You'll need at least two mono wav files: the input (DI) and the amped sound (without the cab). You can either record enough to have a training and validation set in the same file and split the file, or you can use 4 files (input/output for train/test). Also, you can provide multiple file pairs for training (or validation).
For the first option, Modify bin/train/inputs/config_data_single_pair.json
to point at the audio files, and set the
start/stop to the point (in samples) where the training segment ends and the validation
starts.
For the second option, modify and use bin/train/inputs/config_data_two_pairs.json
.
Then run:
python bin/train/main.py \
bin/train/inputs/config_data.json \
bin/train/inputs/config_model.json \
bin/train/inputs/config_learning.json \
bin/train/outputs/MyAmp
Handy if you want to just check it out without going through the trouble of building the plugin.
python bin/run.py \
path/to/source.wav \
path/to/config_model.json \
path/to/checkpoints/epoch=123_val_loss=0.000010.ckpt \
path/to/output.wav
Export a model (to use with the plugin)
Let's get ready to rock!
python bin/export.py \
path/to/config_model.json \
path/to/checkpoints/epoch=123_val_loss=0.000010.ckpt \
path/to/exported_models/MyAmp
You'll want the HardCodedModel.h
to paste over into the plugin source (i.e. here).
The model architecture in config_model.json
should work plenty good. However, if you
want to, you can increase the number of channels and the model will generally fit
better (though it'll get closer to the threshold of real-time. 20 works for a "large"

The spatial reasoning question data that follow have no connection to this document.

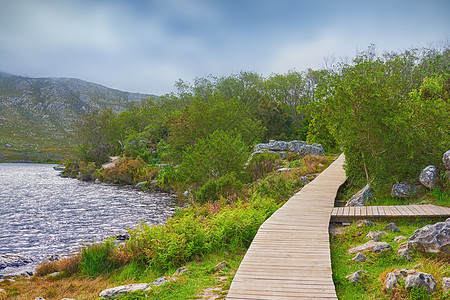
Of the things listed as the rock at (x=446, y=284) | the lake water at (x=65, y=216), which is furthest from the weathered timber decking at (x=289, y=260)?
the lake water at (x=65, y=216)

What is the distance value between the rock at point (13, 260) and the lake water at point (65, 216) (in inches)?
9.5

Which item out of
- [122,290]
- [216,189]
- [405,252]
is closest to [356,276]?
[405,252]

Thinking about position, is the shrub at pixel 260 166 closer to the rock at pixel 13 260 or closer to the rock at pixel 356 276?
the rock at pixel 13 260

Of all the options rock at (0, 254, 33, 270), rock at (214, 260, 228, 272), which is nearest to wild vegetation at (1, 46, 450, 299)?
rock at (214, 260, 228, 272)

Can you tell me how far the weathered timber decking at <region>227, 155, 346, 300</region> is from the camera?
4.28 meters

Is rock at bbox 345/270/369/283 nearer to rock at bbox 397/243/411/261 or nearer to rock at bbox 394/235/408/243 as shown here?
rock at bbox 397/243/411/261

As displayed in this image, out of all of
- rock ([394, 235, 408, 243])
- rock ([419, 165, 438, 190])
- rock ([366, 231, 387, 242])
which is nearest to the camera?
rock ([394, 235, 408, 243])

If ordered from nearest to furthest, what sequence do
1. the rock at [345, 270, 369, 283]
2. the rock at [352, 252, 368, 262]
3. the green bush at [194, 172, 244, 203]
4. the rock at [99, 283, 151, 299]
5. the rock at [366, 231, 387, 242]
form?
the rock at [345, 270, 369, 283]
the rock at [99, 283, 151, 299]
the rock at [352, 252, 368, 262]
the rock at [366, 231, 387, 242]
the green bush at [194, 172, 244, 203]

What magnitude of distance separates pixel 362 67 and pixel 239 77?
40.3 meters

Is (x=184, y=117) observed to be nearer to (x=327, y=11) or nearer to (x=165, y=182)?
(x=165, y=182)

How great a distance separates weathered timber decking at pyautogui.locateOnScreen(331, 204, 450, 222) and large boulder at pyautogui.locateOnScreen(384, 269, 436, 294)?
4.51 meters

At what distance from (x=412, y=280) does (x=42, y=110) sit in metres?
155

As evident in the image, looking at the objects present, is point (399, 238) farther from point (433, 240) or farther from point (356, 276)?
point (356, 276)

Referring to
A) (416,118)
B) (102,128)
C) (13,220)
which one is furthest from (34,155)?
(416,118)
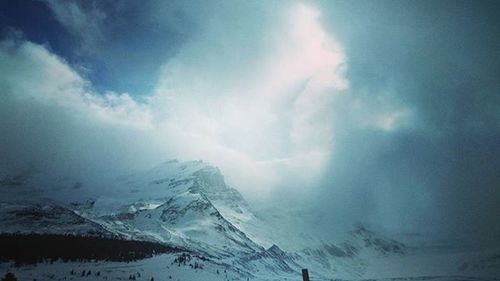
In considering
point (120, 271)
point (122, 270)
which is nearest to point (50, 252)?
point (122, 270)

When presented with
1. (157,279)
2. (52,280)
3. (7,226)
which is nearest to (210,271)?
(157,279)

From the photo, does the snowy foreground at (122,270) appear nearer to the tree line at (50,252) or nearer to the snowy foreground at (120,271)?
the snowy foreground at (120,271)

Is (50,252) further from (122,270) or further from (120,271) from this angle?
(120,271)

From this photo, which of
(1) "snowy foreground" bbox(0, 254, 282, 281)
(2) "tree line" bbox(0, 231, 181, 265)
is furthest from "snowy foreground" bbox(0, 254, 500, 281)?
(2) "tree line" bbox(0, 231, 181, 265)

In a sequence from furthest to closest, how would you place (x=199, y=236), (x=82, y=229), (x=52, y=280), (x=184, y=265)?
(x=199, y=236) → (x=82, y=229) → (x=184, y=265) → (x=52, y=280)

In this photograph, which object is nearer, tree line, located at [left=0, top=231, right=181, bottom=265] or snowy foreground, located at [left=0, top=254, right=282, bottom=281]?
snowy foreground, located at [left=0, top=254, right=282, bottom=281]

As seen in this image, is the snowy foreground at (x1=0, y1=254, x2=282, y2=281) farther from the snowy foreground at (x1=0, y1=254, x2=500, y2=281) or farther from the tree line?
the tree line

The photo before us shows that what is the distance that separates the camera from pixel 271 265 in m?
168

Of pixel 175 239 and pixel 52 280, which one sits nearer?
pixel 52 280

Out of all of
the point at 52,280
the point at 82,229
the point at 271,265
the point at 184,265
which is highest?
the point at 82,229

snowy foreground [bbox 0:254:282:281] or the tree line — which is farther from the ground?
the tree line

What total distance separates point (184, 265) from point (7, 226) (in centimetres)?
12907

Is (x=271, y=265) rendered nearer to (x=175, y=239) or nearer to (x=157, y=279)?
(x=175, y=239)

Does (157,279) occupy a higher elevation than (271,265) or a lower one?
lower
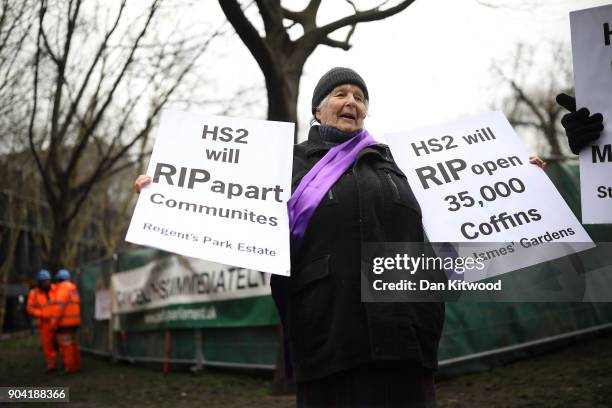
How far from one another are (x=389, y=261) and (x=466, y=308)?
16.2 feet

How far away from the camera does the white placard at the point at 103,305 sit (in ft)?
41.4

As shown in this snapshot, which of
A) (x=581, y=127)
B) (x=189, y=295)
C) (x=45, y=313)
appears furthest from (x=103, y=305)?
(x=581, y=127)

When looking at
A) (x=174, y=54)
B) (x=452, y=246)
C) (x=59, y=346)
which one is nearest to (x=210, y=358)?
(x=59, y=346)

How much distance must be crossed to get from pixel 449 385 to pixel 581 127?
478cm

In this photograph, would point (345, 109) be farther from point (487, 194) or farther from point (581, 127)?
point (581, 127)

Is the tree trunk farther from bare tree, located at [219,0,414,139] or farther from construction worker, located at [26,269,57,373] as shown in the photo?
construction worker, located at [26,269,57,373]

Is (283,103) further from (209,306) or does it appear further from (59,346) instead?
(59,346)

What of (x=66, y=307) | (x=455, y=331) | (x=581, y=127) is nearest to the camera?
(x=581, y=127)

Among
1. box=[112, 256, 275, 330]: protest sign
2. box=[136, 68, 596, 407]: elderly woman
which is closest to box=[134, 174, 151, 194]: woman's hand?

model and is still about 6x real time on my desktop).
If you want to mess with the model architecture and end up with a different receptive
field (e.g. by messing with the dilation pattern), then you need to make sure that nx
is changed accordingly in the data setup.
The default architecture has a receptive field of 8191 samples, so nx
is 8191
.
Generally, for the conv net architecture the receptive field is one elss than the sum of the dilations
.
You can train for shorter or longer. 1000 gives pretty great results, but if you're impatient you can sometimes get away with comparable results after 500 epochs, and you might nto even be able to tell the difference with far fewer (maybe 200?...100?)